• What you will do: Rename "windshield" to "windscreen" throughout the material from the line containing "Does the position" through the end, inclusive. Return only those lines, otherwise unchanged.

• Entries provided:
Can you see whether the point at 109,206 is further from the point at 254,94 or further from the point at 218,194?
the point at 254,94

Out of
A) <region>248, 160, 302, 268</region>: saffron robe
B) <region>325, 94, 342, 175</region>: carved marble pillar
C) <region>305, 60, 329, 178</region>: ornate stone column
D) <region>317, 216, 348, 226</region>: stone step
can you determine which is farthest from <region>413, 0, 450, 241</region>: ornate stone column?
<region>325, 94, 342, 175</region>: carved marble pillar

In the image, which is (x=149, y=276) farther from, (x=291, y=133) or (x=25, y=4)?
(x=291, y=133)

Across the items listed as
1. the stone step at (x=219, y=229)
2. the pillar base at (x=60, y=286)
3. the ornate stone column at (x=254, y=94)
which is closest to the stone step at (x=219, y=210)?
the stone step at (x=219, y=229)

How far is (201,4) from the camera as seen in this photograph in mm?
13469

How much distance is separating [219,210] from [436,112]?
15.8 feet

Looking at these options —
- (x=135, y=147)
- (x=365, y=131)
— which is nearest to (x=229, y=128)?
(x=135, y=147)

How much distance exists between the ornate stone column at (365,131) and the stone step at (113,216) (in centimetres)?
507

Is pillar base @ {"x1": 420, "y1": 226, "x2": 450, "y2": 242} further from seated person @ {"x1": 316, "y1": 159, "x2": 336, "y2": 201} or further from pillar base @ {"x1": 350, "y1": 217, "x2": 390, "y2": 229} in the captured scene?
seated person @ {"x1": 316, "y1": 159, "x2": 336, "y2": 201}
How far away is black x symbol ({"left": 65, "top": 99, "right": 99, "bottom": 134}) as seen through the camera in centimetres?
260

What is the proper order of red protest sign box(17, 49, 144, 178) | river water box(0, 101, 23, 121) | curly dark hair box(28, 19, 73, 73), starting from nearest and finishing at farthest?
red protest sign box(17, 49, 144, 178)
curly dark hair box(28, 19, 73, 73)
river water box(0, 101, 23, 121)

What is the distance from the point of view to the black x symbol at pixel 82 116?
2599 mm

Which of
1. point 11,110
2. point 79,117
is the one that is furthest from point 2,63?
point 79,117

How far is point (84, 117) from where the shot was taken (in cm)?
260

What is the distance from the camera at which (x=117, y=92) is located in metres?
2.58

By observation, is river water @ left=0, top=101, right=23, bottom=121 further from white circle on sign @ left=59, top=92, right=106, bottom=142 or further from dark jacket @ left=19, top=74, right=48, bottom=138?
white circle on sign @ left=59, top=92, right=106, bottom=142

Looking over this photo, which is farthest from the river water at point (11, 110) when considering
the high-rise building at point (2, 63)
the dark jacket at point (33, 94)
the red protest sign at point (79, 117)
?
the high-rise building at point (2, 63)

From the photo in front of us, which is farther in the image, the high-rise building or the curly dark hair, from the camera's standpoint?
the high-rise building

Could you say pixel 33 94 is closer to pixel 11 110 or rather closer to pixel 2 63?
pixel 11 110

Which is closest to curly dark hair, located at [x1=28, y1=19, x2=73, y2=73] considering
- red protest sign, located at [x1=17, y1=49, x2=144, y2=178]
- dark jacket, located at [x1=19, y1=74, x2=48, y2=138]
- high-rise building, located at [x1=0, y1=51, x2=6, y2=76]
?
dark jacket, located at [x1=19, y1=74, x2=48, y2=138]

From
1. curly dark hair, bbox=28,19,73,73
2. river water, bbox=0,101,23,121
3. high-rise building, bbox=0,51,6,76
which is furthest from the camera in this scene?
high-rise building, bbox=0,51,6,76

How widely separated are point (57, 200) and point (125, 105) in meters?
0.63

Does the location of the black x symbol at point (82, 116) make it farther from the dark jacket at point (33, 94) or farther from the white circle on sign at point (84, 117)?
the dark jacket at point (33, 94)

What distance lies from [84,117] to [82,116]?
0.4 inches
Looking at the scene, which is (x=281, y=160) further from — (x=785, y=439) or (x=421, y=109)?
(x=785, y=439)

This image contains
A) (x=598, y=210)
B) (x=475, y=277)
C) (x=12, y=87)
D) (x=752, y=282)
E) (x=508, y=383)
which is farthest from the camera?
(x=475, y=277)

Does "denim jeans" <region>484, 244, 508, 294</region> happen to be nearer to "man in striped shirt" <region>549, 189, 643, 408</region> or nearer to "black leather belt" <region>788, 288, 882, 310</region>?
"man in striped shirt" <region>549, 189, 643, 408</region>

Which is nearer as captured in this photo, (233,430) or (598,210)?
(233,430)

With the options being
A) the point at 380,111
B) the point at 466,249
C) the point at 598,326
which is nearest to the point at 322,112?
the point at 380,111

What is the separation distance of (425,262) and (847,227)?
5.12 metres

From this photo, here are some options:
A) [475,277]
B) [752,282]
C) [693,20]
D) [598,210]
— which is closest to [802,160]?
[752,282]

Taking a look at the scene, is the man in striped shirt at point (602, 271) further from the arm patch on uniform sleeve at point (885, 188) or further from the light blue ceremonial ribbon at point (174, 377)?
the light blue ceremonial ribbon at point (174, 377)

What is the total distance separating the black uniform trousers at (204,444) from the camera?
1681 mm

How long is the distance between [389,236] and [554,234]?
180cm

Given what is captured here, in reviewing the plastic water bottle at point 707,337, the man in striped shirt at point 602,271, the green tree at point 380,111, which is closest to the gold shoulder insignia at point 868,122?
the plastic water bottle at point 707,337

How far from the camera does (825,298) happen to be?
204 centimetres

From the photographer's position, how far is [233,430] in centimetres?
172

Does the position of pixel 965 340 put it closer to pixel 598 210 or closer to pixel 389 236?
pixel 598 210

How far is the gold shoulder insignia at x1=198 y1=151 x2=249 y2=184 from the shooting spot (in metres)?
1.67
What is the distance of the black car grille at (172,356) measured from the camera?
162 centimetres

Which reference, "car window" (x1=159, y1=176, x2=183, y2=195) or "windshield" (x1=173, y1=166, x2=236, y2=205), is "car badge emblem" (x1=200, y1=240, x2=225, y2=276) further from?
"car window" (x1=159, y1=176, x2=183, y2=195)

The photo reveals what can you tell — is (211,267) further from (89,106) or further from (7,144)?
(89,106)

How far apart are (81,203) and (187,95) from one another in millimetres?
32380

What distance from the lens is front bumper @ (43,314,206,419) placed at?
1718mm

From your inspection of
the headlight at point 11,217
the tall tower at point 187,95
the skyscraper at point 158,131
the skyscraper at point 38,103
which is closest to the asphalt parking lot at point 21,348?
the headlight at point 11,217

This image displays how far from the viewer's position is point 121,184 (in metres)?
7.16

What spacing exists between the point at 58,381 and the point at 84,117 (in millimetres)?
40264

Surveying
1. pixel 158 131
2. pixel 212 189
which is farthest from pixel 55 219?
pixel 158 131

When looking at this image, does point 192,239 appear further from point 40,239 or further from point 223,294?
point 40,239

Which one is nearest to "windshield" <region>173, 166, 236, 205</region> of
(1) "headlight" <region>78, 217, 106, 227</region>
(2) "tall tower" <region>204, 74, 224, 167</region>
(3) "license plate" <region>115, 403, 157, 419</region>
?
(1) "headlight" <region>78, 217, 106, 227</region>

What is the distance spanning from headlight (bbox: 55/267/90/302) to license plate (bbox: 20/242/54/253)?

• Problem solution:
Does the position of pixel 965 340 put it closer to pixel 598 210 or closer to pixel 389 236?
pixel 598 210

How far is the gold shoulder insignia at x1=198 y1=151 x2=249 y2=184 from the shooting spot (in metres)?
1.67
What is the distance of the black car grille at (172,356) measured from the camera?
162 centimetres

Which reference, "car window" (x1=159, y1=176, x2=183, y2=195) or "windscreen" (x1=173, y1=166, x2=236, y2=205), is "car badge emblem" (x1=200, y1=240, x2=225, y2=276) further from?
"car window" (x1=159, y1=176, x2=183, y2=195)

The photo reveals what can you tell — is (211,267) further from (89,106) or further from (7,144)?
(89,106)

How far apart are (81,203) and (187,95) from one another in millimetres?
32380

What distance from the lens is front bumper @ (43,314,206,419) placed at?
1718mm

From your inspection of
the headlight at point 11,217
the tall tower at point 187,95
the skyscraper at point 158,131
the skyscraper at point 38,103
which is closest to the asphalt parking lot at point 21,348?
the headlight at point 11,217

This image displays how far from the viewer's position is point 121,184 (in metres)?
7.16

What spacing exists between the point at 58,381 and the point at 84,117 (in millimetres)?
40264

Surveying
1. pixel 158 131
2. pixel 212 189
which is farthest from pixel 55 219?
pixel 158 131

When looking at this image, does point 192,239 appear further from point 40,239 or further from point 223,294?
point 40,239

Which one is nearest to "windscreen" <region>173, 166, 236, 205</region> of
(1) "headlight" <region>78, 217, 106, 227</region>
(2) "tall tower" <region>204, 74, 224, 167</region>
(3) "license plate" <region>115, 403, 157, 419</region>
?
(1) "headlight" <region>78, 217, 106, 227</region>

What is the distance spanning from headlight (bbox: 55/267/90/302) to license plate (bbox: 20/242/54/253)?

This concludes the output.